** Opening PASSAGE SHOWN block **

We rely on the Ubiquiti Community to provide rapid and substantive feedback on the functionality and effectiveness of our products. The insights, problems and suggestions raised by the Ubiquiti Community enable our engineers to quickly resolve issues with our existing products and improve functionality in subsequent product releases. For example, we developed airSync (part of the airMAX platform) in response to collocation interference issues that were described in forum postings by members of the Ubiquiti Community. If the members of the Ubiquiti Community were to become less engaged or otherwise stopped providing valuable, timely feedback, our internal research and development costs and our time to market would increase, which could cause us to incur additional expenses or make our products less attractive to network operators and service providers.
Our profitability may decline as we expand into new product areas.
We receive a substantial majority of our revenues from the sale of outdoor wireless networking equipment. We have limited experience in selling our products outside of our distribution model. As we expand into new product areas, such as enterprise WLAN, video surveillance equipment, wireless backhaul and machine-to-machine communications, we may not be able to compete effectively with existing market participants and may not be able to realize a positive return on the investment we have made in these products or services. Entering these markets may result in increased product development costs and our new products may have extended time to market relative to our current products. If our introduction of a new product is not successful or we are not able to achieve the revenues or margins we expect, our operating results may be harmed and we may not recover our product development and marketing expenditures. We may also be required to add a direct sales force and customer support personnel to market and support new or existing products, which would require us to accept substantially lower product margins or increase our operating expenses. Adding a direct sales force or customer support personnel could reduce our operating income and may not be successful.
If we experience material weaknesses in the future, as we have in the past, or otherwise fail to maintain an effective system of internal controls in the future, we may not be able to accurately report our financial condition or results of operations which may adversely affect investor confidence in our company and, as a result, the value of our common stock.
We are required, under Section 404 of the Sarbanes-Oxley Act, to furnish a report by management on, among other things, the effectiveness of our internal control over financial reporting beginning with the filing of our Annual Report on Form 10-K for fiscal 2013. This assessment must include disclosure of any material weaknesses identified by our management in our internal control over financial reporting. A material weakness is a deficiency or combination of deficiencies in internal control over financial reporting, such that there is a reasonable possibility that a material misstatement of a company’s annual and interim financial statements will not be prevented or detected on a timely basis.
We are in the process of compiling the computer system and process documentation necessary to perform the evaluation needed to comply with Section 404. We may not be able to complete our evaluation, testing and any required remediation in a timely fashion. During the evaluation and testing process, if we identify one or more material weaknesses in our internal control over financial reporting, we will be unable to assert that our internal controls are effective. We have in the past identified material weaknesses in our internal control over financial reporting, and although we have remediated the material weaknesses identified we cannot assure you that there will not be material weaknesses in our internal controls in the future. If we are unable to conclude that our internal control over financial reporting is effective, we could lose investor confidence in the accuracy and completeness of our financial reports, which would cause the price of our common stock to decline. In connection with our fiscal 2009 audit, our independent registered public accounting firm identified a material weakness in our internal control over
financial reporting related to our ability to account for income taxes in accordance with GAAP. Subsequently, during fiscal 2010, we identified two other material weaknesses in our internal control over financial reporting. The first related to our ability to account for inventory and prepaid advances made to our contract manufacturers in accordance with GAAP. The second related to our ability to account for taxes and other amounts due on payments to our employees in foreign jurisdictions.

** Closing PASSAGE SHOWN block **
** Opening DATA BELOW block **

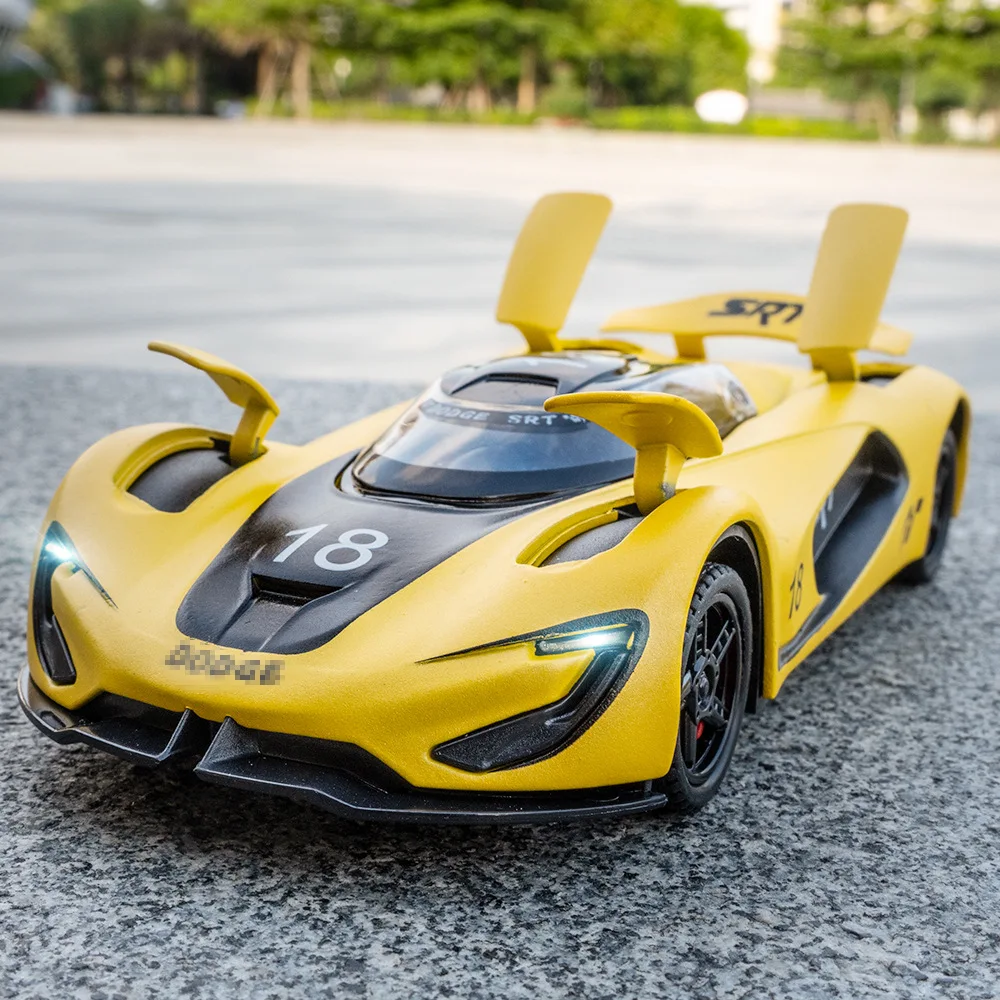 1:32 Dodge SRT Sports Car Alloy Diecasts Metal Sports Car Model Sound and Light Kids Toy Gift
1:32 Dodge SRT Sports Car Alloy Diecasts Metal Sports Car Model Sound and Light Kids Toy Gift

** Closing DATA BELOW block **

Continue the Ubiquiti risk-factor passage, not the listing, starting right after its last sentence, which ends "on payments to our employees in foreign jurisdictions."

We have taken steps to address the material weaknesses as disclosed in the preceding paragraph, including hiring a chief financial officer, a corporate controller and other accounting personnel, forming an audit committee and implementing additional financial accounting controls and procedures. As a result of these actions, we believe that these material weaknesses have been remediated. However, we have not completed the necessary documentation and testing procedures under Section 404 of the Sarbanes-Oxley Act and cannot assure you that we will be able to implement and maintain an effective internal control over financial reporting in the future. Any failure to maintain such controls could severely inhibit our ability to accurately report our financial condition or results of operations.
Unfavorable tax law changes, an unfavorable government review of our tax returns, changes in our geographic earnings mix, or imposition of withholding taxes on repatriated earnings could adversely affect our effective tax rate and our operating results.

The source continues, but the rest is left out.